Olhar, ver, reparar: uma análise do caráter inclusivo dos princípios constitucionais a partir do reconhecimento da união estável entre pessoas do mesmo sexo

AutorRaphael Peixoto de Paula Marques

Raphael Peixoto de Paula Marques. Bacharel em Direito pela UNIPE (PB). Especialista em Direito Constitucional Contemporâneo pela Universidade de Brasília (UnB). Mestrando em Direito, Estado e Constituição pela Universidade de Brasília (UnB). Membro do grupo de pesquisa “Sociedade, Tempo e Direito” (UnB). Procurador Federal. E-mail: raphapeixoto@gmail.com.

Introdução

Em Ensaio sobre a cegueira, o escritor português José Saramago escreve sobre um tipo de cegueira que acomete repentinamente todos os seres humanos. A deficiência visual descrita no romance não é daquela espécie que nos coloca nas trevas; ao contrário, ela é uma cegueira branca que, no fundo, representa uma alegoria à falta de solidariedade e sensibilidade da sociedade contemporânea.
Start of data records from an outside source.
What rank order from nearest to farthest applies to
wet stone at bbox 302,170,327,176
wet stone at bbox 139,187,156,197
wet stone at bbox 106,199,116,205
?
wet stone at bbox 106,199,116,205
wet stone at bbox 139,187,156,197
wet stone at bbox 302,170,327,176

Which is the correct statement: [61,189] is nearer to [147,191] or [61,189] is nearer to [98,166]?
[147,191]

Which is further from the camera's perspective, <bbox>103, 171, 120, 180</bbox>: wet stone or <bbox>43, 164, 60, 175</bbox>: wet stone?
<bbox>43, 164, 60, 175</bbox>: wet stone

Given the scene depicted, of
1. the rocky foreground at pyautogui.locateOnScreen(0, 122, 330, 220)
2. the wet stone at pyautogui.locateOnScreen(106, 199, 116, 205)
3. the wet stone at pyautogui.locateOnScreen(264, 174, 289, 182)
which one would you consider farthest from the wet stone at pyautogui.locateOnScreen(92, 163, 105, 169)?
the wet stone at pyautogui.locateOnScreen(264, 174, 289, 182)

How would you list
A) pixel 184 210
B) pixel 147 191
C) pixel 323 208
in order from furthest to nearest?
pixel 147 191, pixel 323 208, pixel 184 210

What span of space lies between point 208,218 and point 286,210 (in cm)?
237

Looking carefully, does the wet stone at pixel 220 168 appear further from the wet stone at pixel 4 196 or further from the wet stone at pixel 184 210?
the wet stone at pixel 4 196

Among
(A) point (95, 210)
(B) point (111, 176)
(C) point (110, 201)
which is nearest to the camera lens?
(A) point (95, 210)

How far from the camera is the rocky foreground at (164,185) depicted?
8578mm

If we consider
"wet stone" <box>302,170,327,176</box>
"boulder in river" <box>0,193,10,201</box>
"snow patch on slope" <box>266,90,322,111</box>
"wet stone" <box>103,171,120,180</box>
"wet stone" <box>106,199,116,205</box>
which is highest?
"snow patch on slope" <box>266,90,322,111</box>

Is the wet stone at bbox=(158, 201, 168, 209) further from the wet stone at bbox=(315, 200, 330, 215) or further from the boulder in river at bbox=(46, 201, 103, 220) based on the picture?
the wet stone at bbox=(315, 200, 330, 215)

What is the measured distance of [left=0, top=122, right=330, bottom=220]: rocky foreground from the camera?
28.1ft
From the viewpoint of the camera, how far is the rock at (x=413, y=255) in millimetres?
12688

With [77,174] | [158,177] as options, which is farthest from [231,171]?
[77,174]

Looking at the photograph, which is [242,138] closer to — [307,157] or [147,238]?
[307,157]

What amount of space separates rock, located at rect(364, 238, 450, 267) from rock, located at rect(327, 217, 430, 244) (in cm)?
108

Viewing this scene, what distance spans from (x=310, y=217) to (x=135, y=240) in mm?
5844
Em sua obra, Saramago nos convida a refletir sobre nossa condição moral na atual modernidade da sociedade moderna, lembrando sempre a responsabilidade de “ter olhos quando os outros os perderam”.1 Essa advertência não se resume a simples capacidade de olhar, mas exige, também, uma sensibilidade para ver. E sendo capaz de ver, deve-se reparar. Não apenas no sentido de observar os detalhes e significados das coisas, mas, sobretudo, no sentido de correção, de recuperação, de compensação, do que e de quem foi injustamente excluído, recusado, privado.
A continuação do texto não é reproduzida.